Runaway truck ramps have become a common roadway feature in mountainous areas. They also come in handy more than I imagined. Car and Driver explains,
By 1990, there were reportedly 170 runaway ramps in 27 (mostly western) states. Current data is scarce, but a 1981 NHTSA study notes there had been 2450 runaway-truck incidents that year, with 2150 of those involving the use of ramps… [a study described] the stopping inertia as “strong but absent the jarring impact of other crashes.” Vehicle damage was confined to lower engine accessories and air tanks.
Does this stretch of highway look familiar? It should. I found the exact place along Highway 11 in North Bay featured in the video. The most difficult part of today’s article was finding runaway truck ramps on Street View. They aren’t labeled and I had to search areal imagery in painful detail before drilling down. I’m actually pretty proud of myself for finding this one.
This ramp definitely has cable nets and possibly gravel judging by the dust kicked-up as the truck makes its approach in the video.
I already mentioned the example in Maryland. This particular version can be found just outside of Vail, Colorado along Interstate 70. Notice how it would force a truck uphill so gravity could slow it down. It also appears to use a thick bed of gravel. It’s hard to tell.
I managed to find an Australian example in the Blue Mountains of New South Wales. Here signage along the Great Western Highway declares it a "Safety Ramp." Once again, gravity and gravel are combined to force a stop. I’d be a bit wary of the large stone outcrop on the right. The ramp seems a little narrow to me. Imagine barreling down a mountain in a tractor-trailer without brakes and having to angle for that slot. I’d categorize that as a good example of threading-the-needle.

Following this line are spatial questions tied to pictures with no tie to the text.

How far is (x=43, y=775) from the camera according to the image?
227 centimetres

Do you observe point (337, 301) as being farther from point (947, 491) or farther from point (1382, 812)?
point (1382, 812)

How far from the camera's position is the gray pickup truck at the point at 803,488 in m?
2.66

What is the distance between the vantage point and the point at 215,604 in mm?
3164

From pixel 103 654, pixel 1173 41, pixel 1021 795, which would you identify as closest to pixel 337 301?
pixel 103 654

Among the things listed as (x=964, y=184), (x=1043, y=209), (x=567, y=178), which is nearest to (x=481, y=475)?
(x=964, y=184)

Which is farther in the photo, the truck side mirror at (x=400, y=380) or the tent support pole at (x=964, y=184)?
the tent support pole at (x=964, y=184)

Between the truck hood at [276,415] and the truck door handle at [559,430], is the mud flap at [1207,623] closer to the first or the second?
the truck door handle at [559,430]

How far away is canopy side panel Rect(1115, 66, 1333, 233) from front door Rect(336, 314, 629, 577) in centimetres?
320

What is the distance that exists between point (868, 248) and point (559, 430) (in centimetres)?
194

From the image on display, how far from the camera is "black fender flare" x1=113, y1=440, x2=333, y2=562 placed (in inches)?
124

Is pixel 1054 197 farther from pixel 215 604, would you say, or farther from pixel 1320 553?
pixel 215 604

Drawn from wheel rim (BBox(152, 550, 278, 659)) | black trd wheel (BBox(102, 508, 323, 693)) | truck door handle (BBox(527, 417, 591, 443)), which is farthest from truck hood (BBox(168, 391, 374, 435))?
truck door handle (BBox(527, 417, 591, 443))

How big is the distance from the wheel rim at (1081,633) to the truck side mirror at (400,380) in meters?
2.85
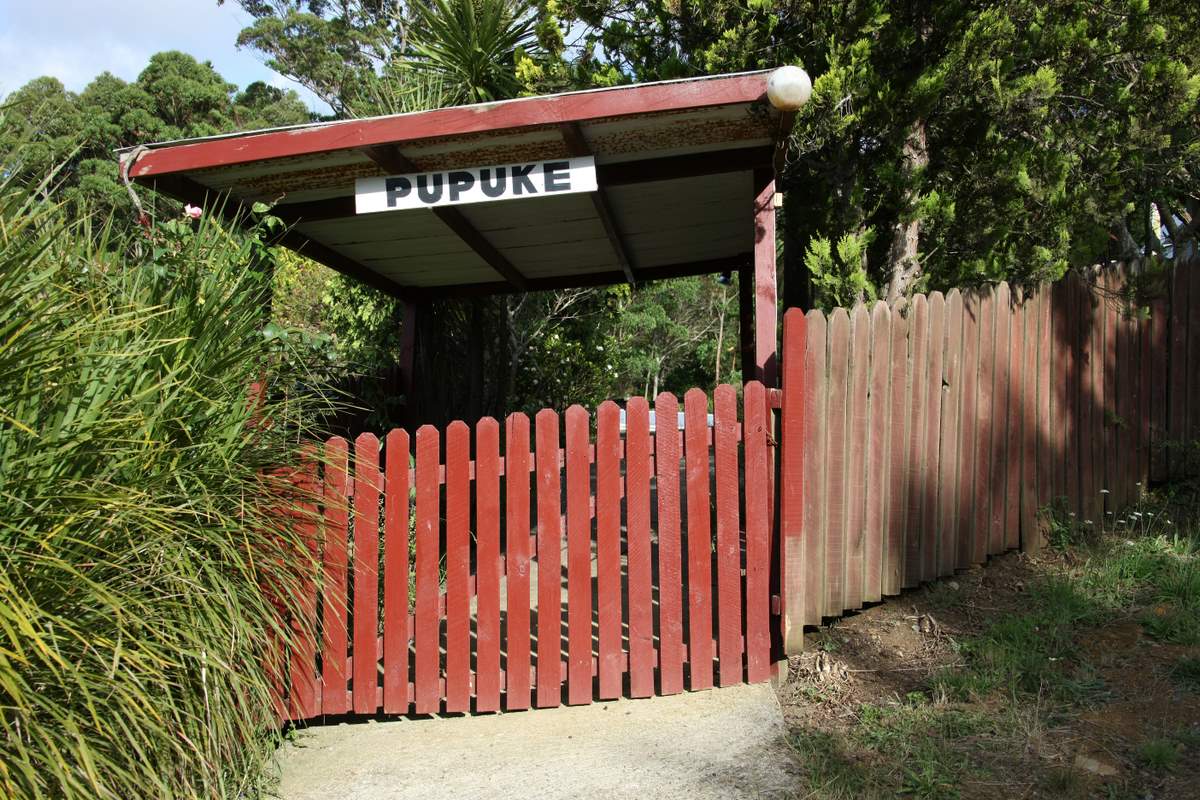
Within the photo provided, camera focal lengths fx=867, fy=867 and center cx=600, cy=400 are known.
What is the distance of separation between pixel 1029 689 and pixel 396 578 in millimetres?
2828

12MC reader "Thomas" in Scotland challenged me to find more Scottish material for my articles. Thomas, I searched satellite imagery all over the Highlands for a solid half-hour trying to uncover a runaway truck ramp for you, and I failed. Send me a map link if you’ve seen one.
The United Kingdom was difficult and not because of the issue of Truck vs. Lorry. Search engines dealt with that distinction without a problem. I did finally find one as I was about to give up on the UK entirely. It’s in Wales along the A4119 as one approaches Tonypandy in the county borough of Rhondda Cynon Taf. In this instance the descent doesn’t last very long but there’s a vicious roundabout at the bottom. I’d hate to consider the devastation that would ensue should a lorry plow into the circle at full speed, and I guess the road engineers in Tonypandy felt the same way.

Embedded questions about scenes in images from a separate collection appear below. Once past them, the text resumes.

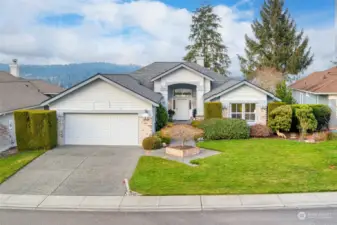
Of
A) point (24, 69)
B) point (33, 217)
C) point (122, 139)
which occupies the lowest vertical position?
point (33, 217)

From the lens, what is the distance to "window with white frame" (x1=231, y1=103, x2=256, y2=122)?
2588 centimetres

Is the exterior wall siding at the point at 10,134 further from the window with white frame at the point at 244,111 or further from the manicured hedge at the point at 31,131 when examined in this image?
the window with white frame at the point at 244,111

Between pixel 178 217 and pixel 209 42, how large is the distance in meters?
44.7

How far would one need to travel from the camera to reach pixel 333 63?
160 ft

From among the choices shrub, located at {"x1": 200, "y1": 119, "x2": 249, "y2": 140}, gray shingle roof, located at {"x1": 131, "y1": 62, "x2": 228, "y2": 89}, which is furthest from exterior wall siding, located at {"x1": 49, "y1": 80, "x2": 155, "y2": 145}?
gray shingle roof, located at {"x1": 131, "y1": 62, "x2": 228, "y2": 89}

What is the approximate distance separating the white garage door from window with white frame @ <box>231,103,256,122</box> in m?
8.48

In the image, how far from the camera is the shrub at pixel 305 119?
2294cm

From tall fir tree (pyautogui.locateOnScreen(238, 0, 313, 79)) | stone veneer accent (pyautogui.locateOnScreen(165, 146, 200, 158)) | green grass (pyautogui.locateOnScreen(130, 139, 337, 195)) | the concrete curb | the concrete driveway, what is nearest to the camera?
the concrete curb

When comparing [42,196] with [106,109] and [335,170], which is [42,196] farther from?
[335,170]

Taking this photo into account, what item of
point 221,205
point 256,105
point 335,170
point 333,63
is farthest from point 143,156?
point 333,63

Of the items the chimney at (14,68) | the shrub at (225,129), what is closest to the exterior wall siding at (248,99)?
the shrub at (225,129)

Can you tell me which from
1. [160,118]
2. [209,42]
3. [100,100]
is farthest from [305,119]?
[209,42]

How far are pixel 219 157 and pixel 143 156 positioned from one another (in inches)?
156

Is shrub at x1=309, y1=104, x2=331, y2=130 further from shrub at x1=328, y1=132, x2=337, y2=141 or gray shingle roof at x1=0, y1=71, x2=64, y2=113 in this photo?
gray shingle roof at x1=0, y1=71, x2=64, y2=113
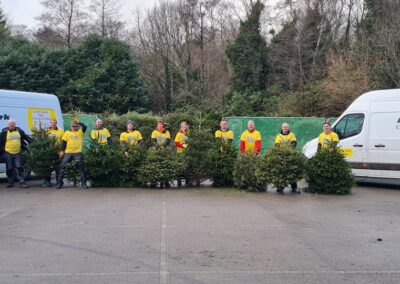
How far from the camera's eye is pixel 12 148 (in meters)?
13.8

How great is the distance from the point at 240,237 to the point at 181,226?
4.01 feet

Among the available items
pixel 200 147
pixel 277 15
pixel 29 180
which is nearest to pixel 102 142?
pixel 200 147

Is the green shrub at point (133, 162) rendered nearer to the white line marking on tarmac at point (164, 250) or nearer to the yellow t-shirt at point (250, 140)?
the yellow t-shirt at point (250, 140)

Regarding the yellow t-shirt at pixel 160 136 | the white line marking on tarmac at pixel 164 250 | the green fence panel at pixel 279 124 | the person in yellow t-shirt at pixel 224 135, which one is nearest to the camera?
the white line marking on tarmac at pixel 164 250

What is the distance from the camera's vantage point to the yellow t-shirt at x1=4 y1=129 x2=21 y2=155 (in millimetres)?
13750

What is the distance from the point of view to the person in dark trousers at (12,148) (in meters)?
13.8

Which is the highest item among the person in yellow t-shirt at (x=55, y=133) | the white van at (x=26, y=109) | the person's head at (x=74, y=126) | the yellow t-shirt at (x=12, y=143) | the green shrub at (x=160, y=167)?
the white van at (x=26, y=109)

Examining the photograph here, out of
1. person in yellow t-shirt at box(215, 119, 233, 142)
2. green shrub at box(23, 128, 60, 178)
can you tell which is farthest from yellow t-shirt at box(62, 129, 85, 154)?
person in yellow t-shirt at box(215, 119, 233, 142)

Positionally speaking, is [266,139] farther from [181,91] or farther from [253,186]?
[181,91]

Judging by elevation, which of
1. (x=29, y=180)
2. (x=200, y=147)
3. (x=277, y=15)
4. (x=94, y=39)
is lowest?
(x=29, y=180)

I know runaway truck ramps exist in other countries but I don’t know what they’re called in their native languages. It’s hard enough with all the different English variations. What might this piece of road engineering be in German or Russian or Portuguese? A search engine isn’t much use if one can’t plug-in the proper term and, as I mentioned, they are exceedingly difficult to spot from satellite imagery.
Please post your favorite runaway truck ramps along with map links or embedded Street View images in the comments. Readers posting examples found in non-English speaking countries get double bonus points.
Good times were had by all at the American Meridian Happy Hour on Tuesday. Our county counter extraordinaire is on the left (he said it was OK to post this). I’m on the right. Can you tell it was a LONG day at work? I’ll let other attendees self identify if they wish. We swapped all sorts of travel adventures involving geo-oddities. Thanks guys! — I wish the rest of the 12MC audience lived close enough to attend. Where else can one find people who totally understand why I once took my family miles out of the way to see the 45X90 Spot?